5. Data Governance
5.1 Purpose
This chapter describes how we organise and steer data management activities in order to ensure that:
-
The guidelines described above are implemented throughout the organisation;
-
Our data management practices are in line with and contribute to the institute’s strategic aims;
-
Our data management regime is subject to review, analysis and revision in a timely manner.
These higher level aspects of data management are often referred to as data governance. A useful definition is:
"Data governance … is the overall management of the availability, usability, integrity and security of data used in an enterprise. A sound data governance program includes a governing body or council, a defined set of procedures and a plan to execute those procedures."
In this chapter we address many aspects of this definition, but a full description of data governance touches on management structures that are beyond the scope of this handbook.
5.2 Data life cycle management
Data life cycle management is steered by documentation describing how data generated or used in an activity will be handled throughout the lifetime of the activity and after the activity has been completed. This is living documentation that follows the activity and specifies what kind of data will be generated or acquired, how the data will be described, where the data will be stored, whether and how the data can be shared, and how the data will be retired (archived or deleted). The purpose of life cycle management is to safeguard the data, not just during their “active” period but also for future reuse of the data, and to facilitate cost-effective data handling.
This DMH recommends the following concepts of life cycle management to be implemented for the institution:
-
An institution specific Data Management Handbook (DMH) based on a common general template;
-
Extended discovery metadata for data in internal production chains (these are metadata elements that provide the necessary information for life cycle management just described); and
-
A Data Management Plan (DMP) document (a DMP is expected for datasets produced in external projects, but may also be useful for internal datasets, as a supplement to the extended discovery metadata).
The goal is that life cycle management information shall be readily available for every dataset managed by the institute.

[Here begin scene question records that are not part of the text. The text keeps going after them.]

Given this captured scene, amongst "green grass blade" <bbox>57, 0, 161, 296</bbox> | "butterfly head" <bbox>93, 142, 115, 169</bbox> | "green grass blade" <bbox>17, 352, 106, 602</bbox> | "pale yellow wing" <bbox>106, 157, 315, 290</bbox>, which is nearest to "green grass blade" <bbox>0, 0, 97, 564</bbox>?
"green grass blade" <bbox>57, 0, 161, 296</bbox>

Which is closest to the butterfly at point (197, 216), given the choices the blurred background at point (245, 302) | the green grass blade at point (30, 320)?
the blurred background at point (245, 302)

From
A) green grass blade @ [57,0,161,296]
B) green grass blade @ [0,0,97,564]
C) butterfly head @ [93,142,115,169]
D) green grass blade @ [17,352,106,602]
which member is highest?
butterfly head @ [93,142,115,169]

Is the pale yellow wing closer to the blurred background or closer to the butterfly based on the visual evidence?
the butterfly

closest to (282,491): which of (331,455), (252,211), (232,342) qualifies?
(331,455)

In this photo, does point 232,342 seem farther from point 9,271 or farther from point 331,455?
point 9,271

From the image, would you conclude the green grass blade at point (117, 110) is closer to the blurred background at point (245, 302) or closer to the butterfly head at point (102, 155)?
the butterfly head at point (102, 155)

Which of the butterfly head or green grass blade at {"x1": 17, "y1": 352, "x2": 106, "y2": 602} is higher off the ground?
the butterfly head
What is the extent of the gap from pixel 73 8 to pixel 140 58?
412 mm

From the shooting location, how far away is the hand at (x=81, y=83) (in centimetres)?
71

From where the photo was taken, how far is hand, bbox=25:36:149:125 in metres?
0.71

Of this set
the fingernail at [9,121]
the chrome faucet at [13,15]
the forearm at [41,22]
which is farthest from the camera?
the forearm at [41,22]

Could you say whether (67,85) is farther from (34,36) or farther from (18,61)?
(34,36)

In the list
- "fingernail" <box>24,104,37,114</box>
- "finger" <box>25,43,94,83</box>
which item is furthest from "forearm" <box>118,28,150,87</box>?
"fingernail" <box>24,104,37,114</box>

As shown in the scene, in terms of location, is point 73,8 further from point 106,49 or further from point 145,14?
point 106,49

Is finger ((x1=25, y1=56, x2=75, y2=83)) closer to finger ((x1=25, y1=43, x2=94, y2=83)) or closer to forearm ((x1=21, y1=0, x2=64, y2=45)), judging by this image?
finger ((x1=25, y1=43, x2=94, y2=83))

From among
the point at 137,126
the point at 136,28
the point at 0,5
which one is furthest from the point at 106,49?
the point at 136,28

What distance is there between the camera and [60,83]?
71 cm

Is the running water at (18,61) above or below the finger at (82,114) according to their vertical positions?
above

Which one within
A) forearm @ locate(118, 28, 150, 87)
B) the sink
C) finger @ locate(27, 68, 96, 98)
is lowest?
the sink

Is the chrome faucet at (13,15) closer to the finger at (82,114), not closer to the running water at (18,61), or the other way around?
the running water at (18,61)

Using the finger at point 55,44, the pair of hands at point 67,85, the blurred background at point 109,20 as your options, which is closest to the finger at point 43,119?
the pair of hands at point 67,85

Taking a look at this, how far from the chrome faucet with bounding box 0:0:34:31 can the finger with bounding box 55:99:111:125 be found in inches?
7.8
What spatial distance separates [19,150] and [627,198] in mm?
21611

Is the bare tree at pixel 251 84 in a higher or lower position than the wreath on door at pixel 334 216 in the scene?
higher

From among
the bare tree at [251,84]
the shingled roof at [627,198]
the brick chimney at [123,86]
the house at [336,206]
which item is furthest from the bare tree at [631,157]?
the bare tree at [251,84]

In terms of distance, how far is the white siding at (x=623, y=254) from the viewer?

How these concepts are implemented are described in the subsections below.
5.2.1 Data Management Plan
A Data Management Plan (DMP) is a document that describes textually how the data life cycle management will be carried out for datasets used and produced in specific projects. Generally, these are externally financed projects for which such documentation is required by funding agencies. However, larger internal projects covering many datasets may also find it beneficial to create a specific document of this type.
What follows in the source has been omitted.